Legal Question in Real Estate Law in California
Deed of trust with assignment of rents
Do both Co-owners have to sign the deed of trust with assignment of rents to be honored and recorded, or if one co-owner refused and one complies, and will it only apply to person who signed or to both since they are both on loan and title of the home
1 Answer from Attorneys
Re: Deed of trust with assignment of rents
Well, I think the usual and best answer is that if the loan application has been made by both co-owners and the loan has been approved on the assumption that both will sign, but at close of escrow only one owner shows up to sign, there will be no closing and no loan or recording.
Some other situations are thinkable and may occur from time to time. If an application is made in the name of only one of two cotenants, and the lender is willing to accept a half interest in the property as collateral, the deal will probably close and record, but only the part interest owned by the signer will be encumbered. Such situations are unusual, because a half interest as a tenant in common with a stranger is poor collateral and has little if any market.
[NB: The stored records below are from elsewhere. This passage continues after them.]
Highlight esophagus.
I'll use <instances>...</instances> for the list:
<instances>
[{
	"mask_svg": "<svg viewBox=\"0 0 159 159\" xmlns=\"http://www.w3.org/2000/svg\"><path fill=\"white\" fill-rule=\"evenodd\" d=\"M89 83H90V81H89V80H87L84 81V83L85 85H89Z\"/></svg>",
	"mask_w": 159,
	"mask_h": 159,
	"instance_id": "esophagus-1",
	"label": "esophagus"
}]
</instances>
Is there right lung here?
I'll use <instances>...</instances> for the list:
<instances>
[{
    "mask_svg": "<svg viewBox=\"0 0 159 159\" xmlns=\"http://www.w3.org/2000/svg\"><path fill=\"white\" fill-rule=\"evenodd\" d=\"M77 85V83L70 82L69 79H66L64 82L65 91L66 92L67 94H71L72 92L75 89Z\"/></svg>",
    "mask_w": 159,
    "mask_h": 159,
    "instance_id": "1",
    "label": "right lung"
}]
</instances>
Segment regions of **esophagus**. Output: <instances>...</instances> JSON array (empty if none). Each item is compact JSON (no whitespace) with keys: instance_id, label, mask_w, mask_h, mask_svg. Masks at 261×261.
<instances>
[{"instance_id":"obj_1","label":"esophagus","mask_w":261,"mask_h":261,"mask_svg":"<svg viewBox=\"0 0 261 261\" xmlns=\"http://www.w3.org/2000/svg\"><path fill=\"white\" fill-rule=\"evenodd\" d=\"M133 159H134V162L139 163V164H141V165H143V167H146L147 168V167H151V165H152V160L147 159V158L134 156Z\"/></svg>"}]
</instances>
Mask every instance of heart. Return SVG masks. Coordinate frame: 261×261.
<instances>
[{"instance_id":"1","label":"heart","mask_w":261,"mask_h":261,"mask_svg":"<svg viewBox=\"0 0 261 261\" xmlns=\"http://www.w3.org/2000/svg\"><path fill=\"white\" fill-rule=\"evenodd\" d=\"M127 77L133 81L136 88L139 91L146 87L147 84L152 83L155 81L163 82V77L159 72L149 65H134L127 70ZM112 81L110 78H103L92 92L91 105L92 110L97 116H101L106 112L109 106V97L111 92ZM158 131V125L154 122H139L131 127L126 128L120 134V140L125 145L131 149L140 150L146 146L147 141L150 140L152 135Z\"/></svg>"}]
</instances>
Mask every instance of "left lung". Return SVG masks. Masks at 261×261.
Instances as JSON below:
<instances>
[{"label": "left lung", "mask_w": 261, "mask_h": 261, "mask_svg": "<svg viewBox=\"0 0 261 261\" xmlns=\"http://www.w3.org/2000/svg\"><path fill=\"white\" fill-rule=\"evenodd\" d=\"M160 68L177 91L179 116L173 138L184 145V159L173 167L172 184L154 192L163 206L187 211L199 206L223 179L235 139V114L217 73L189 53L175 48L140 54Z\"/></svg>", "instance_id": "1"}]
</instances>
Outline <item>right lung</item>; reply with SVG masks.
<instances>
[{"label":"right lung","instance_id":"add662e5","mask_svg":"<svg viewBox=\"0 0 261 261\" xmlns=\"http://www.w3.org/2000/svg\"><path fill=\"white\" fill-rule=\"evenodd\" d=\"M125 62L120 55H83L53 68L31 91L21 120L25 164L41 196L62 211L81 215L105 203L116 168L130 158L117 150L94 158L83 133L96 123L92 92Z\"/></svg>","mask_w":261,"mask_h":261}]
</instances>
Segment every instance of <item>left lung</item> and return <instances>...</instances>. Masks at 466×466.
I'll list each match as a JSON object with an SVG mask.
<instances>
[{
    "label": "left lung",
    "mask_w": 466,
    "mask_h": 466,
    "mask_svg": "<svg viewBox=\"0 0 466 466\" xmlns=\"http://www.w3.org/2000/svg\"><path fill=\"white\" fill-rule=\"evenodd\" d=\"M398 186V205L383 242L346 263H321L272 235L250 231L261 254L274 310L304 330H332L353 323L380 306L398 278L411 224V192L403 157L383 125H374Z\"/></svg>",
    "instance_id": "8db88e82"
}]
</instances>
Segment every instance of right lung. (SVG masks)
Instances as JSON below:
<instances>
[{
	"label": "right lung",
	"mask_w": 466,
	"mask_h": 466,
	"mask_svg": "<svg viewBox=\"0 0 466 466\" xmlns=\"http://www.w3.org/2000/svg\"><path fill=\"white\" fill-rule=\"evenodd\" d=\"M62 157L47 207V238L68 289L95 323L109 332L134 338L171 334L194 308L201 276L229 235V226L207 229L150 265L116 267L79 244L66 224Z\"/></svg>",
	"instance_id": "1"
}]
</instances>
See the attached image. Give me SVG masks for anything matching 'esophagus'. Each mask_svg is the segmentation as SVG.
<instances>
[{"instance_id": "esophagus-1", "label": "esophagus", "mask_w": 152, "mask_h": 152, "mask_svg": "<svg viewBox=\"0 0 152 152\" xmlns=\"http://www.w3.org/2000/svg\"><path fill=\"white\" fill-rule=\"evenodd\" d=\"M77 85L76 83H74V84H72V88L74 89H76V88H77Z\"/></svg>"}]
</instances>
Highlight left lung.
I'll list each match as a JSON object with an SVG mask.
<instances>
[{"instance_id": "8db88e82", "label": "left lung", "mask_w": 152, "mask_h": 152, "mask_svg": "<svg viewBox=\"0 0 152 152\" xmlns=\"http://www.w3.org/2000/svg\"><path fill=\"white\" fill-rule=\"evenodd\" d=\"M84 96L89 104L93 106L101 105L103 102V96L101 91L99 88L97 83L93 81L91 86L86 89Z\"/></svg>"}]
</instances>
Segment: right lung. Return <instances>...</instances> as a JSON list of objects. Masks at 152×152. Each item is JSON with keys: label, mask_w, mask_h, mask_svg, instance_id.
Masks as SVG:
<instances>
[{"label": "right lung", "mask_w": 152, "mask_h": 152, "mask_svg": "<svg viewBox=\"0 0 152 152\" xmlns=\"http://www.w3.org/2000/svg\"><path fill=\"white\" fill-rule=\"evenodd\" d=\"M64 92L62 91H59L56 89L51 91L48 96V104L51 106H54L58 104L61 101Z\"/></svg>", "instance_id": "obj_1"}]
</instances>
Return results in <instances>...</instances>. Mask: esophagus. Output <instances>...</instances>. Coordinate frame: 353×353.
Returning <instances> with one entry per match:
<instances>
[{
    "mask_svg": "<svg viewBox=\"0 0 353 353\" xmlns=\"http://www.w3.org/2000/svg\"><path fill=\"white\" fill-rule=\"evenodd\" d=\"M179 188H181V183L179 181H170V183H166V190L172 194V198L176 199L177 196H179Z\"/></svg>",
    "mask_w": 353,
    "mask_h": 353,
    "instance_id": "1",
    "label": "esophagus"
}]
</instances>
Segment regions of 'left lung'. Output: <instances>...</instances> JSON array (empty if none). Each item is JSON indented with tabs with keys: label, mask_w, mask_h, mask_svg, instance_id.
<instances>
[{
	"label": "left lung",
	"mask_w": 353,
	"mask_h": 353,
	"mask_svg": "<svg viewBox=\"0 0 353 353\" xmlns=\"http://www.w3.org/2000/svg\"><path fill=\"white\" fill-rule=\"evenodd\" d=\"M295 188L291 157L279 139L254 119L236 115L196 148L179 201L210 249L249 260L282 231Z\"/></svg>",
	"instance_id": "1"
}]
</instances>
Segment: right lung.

Now, in your situation as I (by guesswork) think I understand it, you have applied jointly for a loan and the lender expects both of you to sign and thus to encumber the entire property; and you're asking what will happen if only one of you shows up at close of escrow, prepared to sign. The lender will probably blow you off and refuse to consider the deal any more. If the papers are all drawn up for two signatures, but only one signs, and the deal somehow gets funded, "closed" and recorded, we have a recipe for a lawsuit. The outcome may be dependent upon whether there was mistake or fraud, what happened to the money, and possibly whether one owner was the agent for the other, but most likely a lien is created ONLY upon the interest of the signator, not the other.
Usually, the law treats the interests of co-owners as separate, and one cannot deal with the interest of the other. Co-ownership does not, by itself, create a partnership nor an agency.